Automating Data Collection And Categorisation Using The CAS Software

John Gill1
1john.gill@monash.edu.au, Victorian Bioinformatics Consortium, Monash University

Often biologists wish to obtain related information from 2 or more biological databases, frequently grouping and relating the data elements in one or more ways. This presents a number of problems, including; information formatting styles, database design and inconsistencies and the act of searching multiple databases for the required data elements themselves. When this needs to be done for a large number of biological items, or repeated on a frequent basis to ensure an up-to-date information, then this can quickly become a laborious, if not a painstaking task. To help alleviate this problem we have developed the CAS, Categorised Annotation Sets, system. This system allows the user to define information categories and incoming data formats and sources.

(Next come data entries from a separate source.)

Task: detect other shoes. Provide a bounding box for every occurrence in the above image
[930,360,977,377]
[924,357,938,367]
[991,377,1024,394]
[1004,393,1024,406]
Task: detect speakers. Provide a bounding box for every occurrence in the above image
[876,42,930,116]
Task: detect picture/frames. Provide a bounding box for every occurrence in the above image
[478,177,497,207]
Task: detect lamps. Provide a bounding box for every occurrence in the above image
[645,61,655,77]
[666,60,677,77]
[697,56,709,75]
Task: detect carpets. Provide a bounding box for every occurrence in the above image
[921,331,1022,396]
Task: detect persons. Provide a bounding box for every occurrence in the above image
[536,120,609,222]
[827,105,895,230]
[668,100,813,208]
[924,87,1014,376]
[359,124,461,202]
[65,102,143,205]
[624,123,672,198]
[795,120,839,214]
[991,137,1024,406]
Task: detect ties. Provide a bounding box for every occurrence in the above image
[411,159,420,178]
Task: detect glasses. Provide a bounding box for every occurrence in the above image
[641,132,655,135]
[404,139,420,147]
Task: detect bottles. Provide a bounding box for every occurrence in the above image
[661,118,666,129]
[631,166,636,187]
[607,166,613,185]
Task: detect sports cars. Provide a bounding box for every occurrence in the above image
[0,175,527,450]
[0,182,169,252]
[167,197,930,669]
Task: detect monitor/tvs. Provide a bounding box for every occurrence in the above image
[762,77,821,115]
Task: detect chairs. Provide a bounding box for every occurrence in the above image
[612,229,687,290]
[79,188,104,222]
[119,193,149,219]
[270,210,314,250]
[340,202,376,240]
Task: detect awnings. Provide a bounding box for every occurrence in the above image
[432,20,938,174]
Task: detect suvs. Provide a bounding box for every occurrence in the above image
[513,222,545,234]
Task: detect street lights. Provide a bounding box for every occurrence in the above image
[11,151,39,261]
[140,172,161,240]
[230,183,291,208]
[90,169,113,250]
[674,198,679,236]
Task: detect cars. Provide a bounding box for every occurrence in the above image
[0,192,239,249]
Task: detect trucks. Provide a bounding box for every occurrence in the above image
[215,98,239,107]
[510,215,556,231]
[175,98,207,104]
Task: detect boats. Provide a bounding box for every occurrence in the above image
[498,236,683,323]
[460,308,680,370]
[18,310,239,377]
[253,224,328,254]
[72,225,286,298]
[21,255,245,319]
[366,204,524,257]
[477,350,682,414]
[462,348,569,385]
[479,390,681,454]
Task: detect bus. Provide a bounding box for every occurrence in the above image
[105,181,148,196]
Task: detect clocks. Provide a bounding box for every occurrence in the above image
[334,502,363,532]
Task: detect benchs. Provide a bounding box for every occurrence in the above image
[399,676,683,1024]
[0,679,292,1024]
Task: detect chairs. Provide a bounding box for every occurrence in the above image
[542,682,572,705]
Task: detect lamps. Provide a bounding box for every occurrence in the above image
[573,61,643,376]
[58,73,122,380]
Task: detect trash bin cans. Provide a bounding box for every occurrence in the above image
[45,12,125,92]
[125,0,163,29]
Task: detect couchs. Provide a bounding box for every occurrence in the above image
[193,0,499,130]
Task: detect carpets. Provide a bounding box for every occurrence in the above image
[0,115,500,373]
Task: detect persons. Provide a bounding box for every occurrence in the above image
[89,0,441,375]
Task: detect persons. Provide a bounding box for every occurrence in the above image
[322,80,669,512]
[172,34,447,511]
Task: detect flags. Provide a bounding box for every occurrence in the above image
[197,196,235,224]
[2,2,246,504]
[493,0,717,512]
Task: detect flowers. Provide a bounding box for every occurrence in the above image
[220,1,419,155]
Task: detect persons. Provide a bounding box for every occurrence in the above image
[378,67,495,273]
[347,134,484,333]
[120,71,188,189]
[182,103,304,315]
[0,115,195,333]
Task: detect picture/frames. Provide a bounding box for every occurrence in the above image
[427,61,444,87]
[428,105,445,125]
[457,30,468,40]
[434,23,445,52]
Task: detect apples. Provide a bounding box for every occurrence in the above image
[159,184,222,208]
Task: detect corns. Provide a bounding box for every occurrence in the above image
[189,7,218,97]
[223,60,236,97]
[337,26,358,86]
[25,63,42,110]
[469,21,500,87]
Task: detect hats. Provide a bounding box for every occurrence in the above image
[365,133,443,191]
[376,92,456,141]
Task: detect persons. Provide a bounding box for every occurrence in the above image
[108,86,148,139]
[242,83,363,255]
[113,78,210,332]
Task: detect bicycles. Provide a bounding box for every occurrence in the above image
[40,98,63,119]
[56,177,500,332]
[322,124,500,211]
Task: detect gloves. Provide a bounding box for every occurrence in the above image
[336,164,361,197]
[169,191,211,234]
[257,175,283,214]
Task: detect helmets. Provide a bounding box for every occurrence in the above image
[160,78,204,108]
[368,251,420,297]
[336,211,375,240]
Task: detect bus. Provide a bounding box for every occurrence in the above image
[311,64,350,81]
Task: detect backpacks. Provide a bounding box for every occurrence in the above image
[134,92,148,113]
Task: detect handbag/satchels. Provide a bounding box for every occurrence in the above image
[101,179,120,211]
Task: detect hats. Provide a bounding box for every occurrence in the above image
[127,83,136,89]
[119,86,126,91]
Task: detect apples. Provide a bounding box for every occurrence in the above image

Each of the categories act as object items, consisting of both attribute and method elements. By defining the external data sources and their accompanying data format, the user can create association links between the incoming data fields and the category attributes. Each association may also be given one or more prioritized sequence of conditional association rules, thus giving the user complete control over data allocation to each of the category attributes. Methods defined within each of the categories may be used for data formatting, data manipulation or for external database calls using one or more fields within the category attribute set. The category methods can be attached to one or more of the category attributes and may be triggered by various events, such as data addition, updates or deletions, or via external method calls. An inbuilt Display Manager allows the user to navigate through the CAS dataset, create new associations between data elements and investigate data relationships. Through the CAS software and its underlying data management concepts, this system may be used to automatically build and maintain large ongoing biological data sets consisting of information obtained from multiple data sources. A complimentary software product, called GET3D, Genomic Exploration Tool in 3D, can be used to navigate, manipulate and build onto the CAS database. This software tool uses 3D visualization and interactive techniques to navigate and manipulate the CAS dataset, including the creation and managing visual links and data associations.